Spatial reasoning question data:
#####

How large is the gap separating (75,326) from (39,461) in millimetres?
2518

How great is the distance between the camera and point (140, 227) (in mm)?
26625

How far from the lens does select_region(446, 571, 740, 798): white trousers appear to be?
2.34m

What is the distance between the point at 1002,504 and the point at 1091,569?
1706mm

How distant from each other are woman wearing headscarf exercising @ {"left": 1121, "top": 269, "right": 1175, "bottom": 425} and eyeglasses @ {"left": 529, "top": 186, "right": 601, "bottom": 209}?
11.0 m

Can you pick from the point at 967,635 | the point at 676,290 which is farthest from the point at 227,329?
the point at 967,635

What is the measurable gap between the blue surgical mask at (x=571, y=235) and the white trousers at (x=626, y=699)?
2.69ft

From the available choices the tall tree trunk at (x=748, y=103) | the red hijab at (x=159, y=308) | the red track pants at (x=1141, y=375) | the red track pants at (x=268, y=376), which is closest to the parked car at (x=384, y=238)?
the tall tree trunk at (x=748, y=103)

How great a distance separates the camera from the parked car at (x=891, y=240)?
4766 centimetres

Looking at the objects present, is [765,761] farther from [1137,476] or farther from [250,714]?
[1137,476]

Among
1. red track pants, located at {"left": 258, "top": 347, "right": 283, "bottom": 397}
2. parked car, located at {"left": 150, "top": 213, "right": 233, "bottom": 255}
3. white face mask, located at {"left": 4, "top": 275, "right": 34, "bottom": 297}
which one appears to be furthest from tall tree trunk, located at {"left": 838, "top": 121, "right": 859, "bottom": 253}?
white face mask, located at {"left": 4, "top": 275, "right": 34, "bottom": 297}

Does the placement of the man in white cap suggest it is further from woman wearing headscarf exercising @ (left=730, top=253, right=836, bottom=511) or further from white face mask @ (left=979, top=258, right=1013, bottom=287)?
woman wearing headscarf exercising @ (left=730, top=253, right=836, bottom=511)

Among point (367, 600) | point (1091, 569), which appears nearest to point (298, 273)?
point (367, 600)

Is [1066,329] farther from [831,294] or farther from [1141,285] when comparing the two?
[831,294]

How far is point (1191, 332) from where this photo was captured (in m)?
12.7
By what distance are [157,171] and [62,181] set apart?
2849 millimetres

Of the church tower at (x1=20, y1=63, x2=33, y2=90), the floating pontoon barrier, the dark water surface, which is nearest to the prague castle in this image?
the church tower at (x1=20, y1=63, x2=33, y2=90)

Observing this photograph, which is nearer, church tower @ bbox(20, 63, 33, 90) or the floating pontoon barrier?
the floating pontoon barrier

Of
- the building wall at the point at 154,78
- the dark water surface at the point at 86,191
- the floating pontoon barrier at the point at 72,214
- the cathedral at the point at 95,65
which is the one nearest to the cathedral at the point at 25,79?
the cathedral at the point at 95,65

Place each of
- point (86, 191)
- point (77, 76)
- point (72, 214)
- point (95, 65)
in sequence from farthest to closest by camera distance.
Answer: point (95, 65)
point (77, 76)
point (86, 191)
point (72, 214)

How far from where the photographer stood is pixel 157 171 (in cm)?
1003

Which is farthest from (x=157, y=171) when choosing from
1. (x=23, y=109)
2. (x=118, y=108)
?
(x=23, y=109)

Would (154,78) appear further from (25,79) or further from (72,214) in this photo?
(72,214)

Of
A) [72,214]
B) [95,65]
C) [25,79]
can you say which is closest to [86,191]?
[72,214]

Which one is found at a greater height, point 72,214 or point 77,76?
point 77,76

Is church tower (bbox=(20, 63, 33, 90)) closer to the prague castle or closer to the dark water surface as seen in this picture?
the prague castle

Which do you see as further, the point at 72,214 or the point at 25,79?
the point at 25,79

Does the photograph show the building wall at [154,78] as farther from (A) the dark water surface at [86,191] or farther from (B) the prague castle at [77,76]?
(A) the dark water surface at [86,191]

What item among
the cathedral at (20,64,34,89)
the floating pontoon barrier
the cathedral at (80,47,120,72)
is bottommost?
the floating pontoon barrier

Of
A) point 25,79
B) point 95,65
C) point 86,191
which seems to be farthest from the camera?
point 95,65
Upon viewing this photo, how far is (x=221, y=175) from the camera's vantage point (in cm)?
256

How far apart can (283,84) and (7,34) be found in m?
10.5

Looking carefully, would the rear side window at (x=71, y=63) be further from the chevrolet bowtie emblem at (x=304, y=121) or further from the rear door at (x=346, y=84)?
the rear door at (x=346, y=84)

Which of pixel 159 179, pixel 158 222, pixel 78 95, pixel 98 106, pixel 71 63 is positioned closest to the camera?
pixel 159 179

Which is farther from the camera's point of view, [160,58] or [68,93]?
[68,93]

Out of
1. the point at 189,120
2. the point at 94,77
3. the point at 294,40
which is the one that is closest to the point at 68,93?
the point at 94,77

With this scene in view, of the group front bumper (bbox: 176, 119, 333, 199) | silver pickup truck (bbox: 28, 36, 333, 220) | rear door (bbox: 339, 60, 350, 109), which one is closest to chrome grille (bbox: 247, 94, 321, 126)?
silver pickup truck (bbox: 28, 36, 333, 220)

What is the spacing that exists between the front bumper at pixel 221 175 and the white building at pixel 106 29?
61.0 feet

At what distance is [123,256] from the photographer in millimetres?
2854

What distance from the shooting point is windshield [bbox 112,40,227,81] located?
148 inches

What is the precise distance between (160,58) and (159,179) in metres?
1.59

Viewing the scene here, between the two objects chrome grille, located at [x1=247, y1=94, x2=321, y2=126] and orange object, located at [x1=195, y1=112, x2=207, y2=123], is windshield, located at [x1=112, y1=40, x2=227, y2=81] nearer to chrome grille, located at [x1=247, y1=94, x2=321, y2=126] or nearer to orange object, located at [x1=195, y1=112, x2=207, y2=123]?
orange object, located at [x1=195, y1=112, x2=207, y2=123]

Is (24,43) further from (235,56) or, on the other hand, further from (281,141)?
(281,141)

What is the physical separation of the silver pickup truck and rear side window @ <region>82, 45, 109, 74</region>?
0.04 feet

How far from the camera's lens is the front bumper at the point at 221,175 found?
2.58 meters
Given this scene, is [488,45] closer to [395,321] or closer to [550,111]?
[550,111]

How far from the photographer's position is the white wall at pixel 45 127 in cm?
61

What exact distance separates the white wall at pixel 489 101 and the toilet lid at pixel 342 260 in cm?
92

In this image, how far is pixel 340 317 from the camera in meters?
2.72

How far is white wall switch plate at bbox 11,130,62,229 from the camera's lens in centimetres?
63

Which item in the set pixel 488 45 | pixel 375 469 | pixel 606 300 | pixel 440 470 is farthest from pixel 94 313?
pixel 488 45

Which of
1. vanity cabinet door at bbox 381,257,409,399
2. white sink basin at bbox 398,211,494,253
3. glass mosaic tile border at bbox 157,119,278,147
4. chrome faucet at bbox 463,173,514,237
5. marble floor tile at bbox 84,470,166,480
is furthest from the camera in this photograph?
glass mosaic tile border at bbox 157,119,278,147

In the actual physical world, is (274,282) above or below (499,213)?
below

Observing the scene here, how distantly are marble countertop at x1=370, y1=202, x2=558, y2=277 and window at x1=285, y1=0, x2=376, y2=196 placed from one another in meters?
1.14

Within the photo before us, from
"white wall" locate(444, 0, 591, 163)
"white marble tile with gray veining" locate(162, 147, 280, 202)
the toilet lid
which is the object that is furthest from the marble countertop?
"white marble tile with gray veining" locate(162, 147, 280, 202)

#####

What the task requires:
Make an exact copy of the listing, including every line.

Written response:
How large is the gap separating (75,326) from (39,461) in millimetres?
2518

How great is the distance between the camera and point (140, 227) (in mm)?
26625

How far from the lens does select_region(446, 571, 740, 798): white trousers appear to be?
2.34m

What is the distance between the point at 1002,504 and the point at 1091,569?
1706mm

How distant from each other are woman wearing headscarf exercising @ {"left": 1121, "top": 269, "right": 1175, "bottom": 425} and eyeglasses @ {"left": 529, "top": 186, "right": 601, "bottom": 209}?
11.0 m

Can you pick from the point at 967,635 | the point at 676,290 which is farthest from the point at 227,329?
the point at 967,635

What is the measurable gap between the blue surgical mask at (x=571, y=235) and the white trousers at (x=626, y=699)?
2.69ft

From the available choices the tall tree trunk at (x=748, y=103) | the red hijab at (x=159, y=308) | the red track pants at (x=1141, y=375) | the red track pants at (x=268, y=376), which is closest to the parked car at (x=384, y=238)?
the tall tree trunk at (x=748, y=103)

How great a distance separates the camera from the parked car at (x=891, y=240)?
4766 centimetres

Looking at the objects present, is [765,761] farther from [1137,476] or farther from [250,714]?
[1137,476]

Among
1. red track pants, located at {"left": 258, "top": 347, "right": 283, "bottom": 397}
2. parked car, located at {"left": 150, "top": 213, "right": 233, "bottom": 255}
3. white face mask, located at {"left": 4, "top": 275, "right": 34, "bottom": 297}
which one appears to be furthest from tall tree trunk, located at {"left": 838, "top": 121, "right": 859, "bottom": 253}?
white face mask, located at {"left": 4, "top": 275, "right": 34, "bottom": 297}

Does the placement of the man in white cap suggest it is further from woman wearing headscarf exercising @ (left=730, top=253, right=836, bottom=511) or further from white face mask @ (left=979, top=258, right=1013, bottom=287)?
woman wearing headscarf exercising @ (left=730, top=253, right=836, bottom=511)

Among point (367, 600) | point (1091, 569), which appears nearest to point (298, 273)?
point (367, 600)

Is [1066,329] farther from [831,294] or farther from [1141,285] when comparing the two?
[831,294]

How far is point (1191, 332) from where this photo was captured (in m)?
12.7
By what distance are [157,171] and [62,181] set apart?
2849 millimetres

Of the church tower at (x1=20, y1=63, x2=33, y2=90), the floating pontoon barrier, the dark water surface, which is nearest to the prague castle in this image?
the church tower at (x1=20, y1=63, x2=33, y2=90)

Observing this photograph, which is nearer, church tower @ bbox(20, 63, 33, 90) or the floating pontoon barrier?
the floating pontoon barrier

Of
- the building wall at the point at 154,78
- the dark water surface at the point at 86,191
- the floating pontoon barrier at the point at 72,214
- the cathedral at the point at 95,65
which is the one nearest to the cathedral at the point at 25,79?
the cathedral at the point at 95,65

Place each of
- point (86, 191)
- point (77, 76)
- point (72, 214)
- point (95, 65)
in sequence from farthest to closest by camera distance.
Answer: point (95, 65)
point (77, 76)
point (86, 191)
point (72, 214)

How far from where the photographer stood is pixel 157 171 (in cm)?
1003

Which is farthest from (x=157, y=171) when choosing from
1. (x=23, y=109)
2. (x=118, y=108)
?
(x=23, y=109)

Would (154,78) appear further from (25,79) or further from (72,214) in this photo?
(72,214)

Of
A) [72,214]
B) [95,65]
C) [25,79]
can you say which is closest to [86,191]?
[72,214]

Which one is found at a greater height, point 72,214 or point 77,76?
point 77,76

Is church tower (bbox=(20, 63, 33, 90)) closer to the prague castle or closer to the dark water surface as seen in this picture?
the prague castle

Which do you see as further, the point at 72,214 or the point at 25,79?
the point at 25,79

Does the photograph show the building wall at [154,78] as farther from (A) the dark water surface at [86,191] or farther from (B) the prague castle at [77,76]?
(A) the dark water surface at [86,191]

What item among
the cathedral at (20,64,34,89)
the floating pontoon barrier
the cathedral at (80,47,120,72)
is bottommost?
the floating pontoon barrier

Of
A) point 25,79
B) point 95,65
C) point 86,191
which seems to be farthest from the camera?
point 95,65
Upon viewing this photo, how far is (x=221, y=175) from the camera's vantage point (in cm)?
256

How far apart can (283,84) and (7,34) be found in m?
10.5

Looking carefully, would the rear side window at (x=71, y=63) be further from the chevrolet bowtie emblem at (x=304, y=121) or further from the rear door at (x=346, y=84)?
the rear door at (x=346, y=84)

Which of pixel 159 179, pixel 158 222, pixel 78 95, pixel 98 106, pixel 71 63 is positioned closest to the camera?
pixel 159 179

Which is farther from the camera's point of view, [160,58] or [68,93]?
[68,93]

Out of
1. the point at 189,120
2. the point at 94,77
3. the point at 294,40
which is the one that is closest to the point at 68,93?
the point at 94,77

With this scene in view, of the group front bumper (bbox: 176, 119, 333, 199) | silver pickup truck (bbox: 28, 36, 333, 220) | rear door (bbox: 339, 60, 350, 109), which one is closest to chrome grille (bbox: 247, 94, 321, 126)?
silver pickup truck (bbox: 28, 36, 333, 220)

What is the spacing that exists between the front bumper at pixel 221 175 and the white building at pixel 106 29?
61.0 feet

At what distance is [123,256] from the photographer in millimetres?
2854

What distance from the shooting point is windshield [bbox 112,40,227,81] located?
148 inches

What is the precise distance between (160,58) and (159,179) in metres?
1.59

Viewing the scene here, between the two objects chrome grille, located at [x1=247, y1=94, x2=321, y2=126] and orange object, located at [x1=195, y1=112, x2=207, y2=123], is windshield, located at [x1=112, y1=40, x2=227, y2=81] nearer to chrome grille, located at [x1=247, y1=94, x2=321, y2=126] or nearer to orange object, located at [x1=195, y1=112, x2=207, y2=123]?
orange object, located at [x1=195, y1=112, x2=207, y2=123]

Is (24,43) further from (235,56) or, on the other hand, further from (281,141)?
(281,141)

What is the physical separation of the silver pickup truck and rear side window @ <region>82, 45, 109, 74</region>?
0.04 feet

How far from the camera's lens is the front bumper at the point at 221,175 found?
2.58 meters
Given this scene, is [488,45] closer to [395,321] or closer to [550,111]?
[550,111]

How far from the photographer's position is the white wall at pixel 45 127 in cm?
61

What exact distance separates the white wall at pixel 489 101 and the toilet lid at pixel 342 260 in cm?
92

In this image, how far is pixel 340 317 from the camera in meters?
2.72

How far is white wall switch plate at bbox 11,130,62,229 from the camera's lens in centimetres?
63

Which item in the set pixel 488 45 | pixel 375 469 | pixel 606 300 | pixel 440 470 is farthest from pixel 94 313?
pixel 488 45

Which of
1. vanity cabinet door at bbox 381,257,409,399
2. white sink basin at bbox 398,211,494,253
3. glass mosaic tile border at bbox 157,119,278,147
4. chrome faucet at bbox 463,173,514,237
5. marble floor tile at bbox 84,470,166,480
is furthest from the camera in this photograph?
glass mosaic tile border at bbox 157,119,278,147

In the actual physical world, is (274,282) above or below (499,213)?
below

Observing the scene here, how distantly are marble countertop at x1=370, y1=202, x2=558, y2=277 and window at x1=285, y1=0, x2=376, y2=196 placed from one another in meters?
1.14

Within the photo before us, from
"white wall" locate(444, 0, 591, 163)
"white marble tile with gray veining" locate(162, 147, 280, 202)
the toilet lid
which is the object that is furthest from the marble countertop?
"white marble tile with gray veining" locate(162, 147, 280, 202)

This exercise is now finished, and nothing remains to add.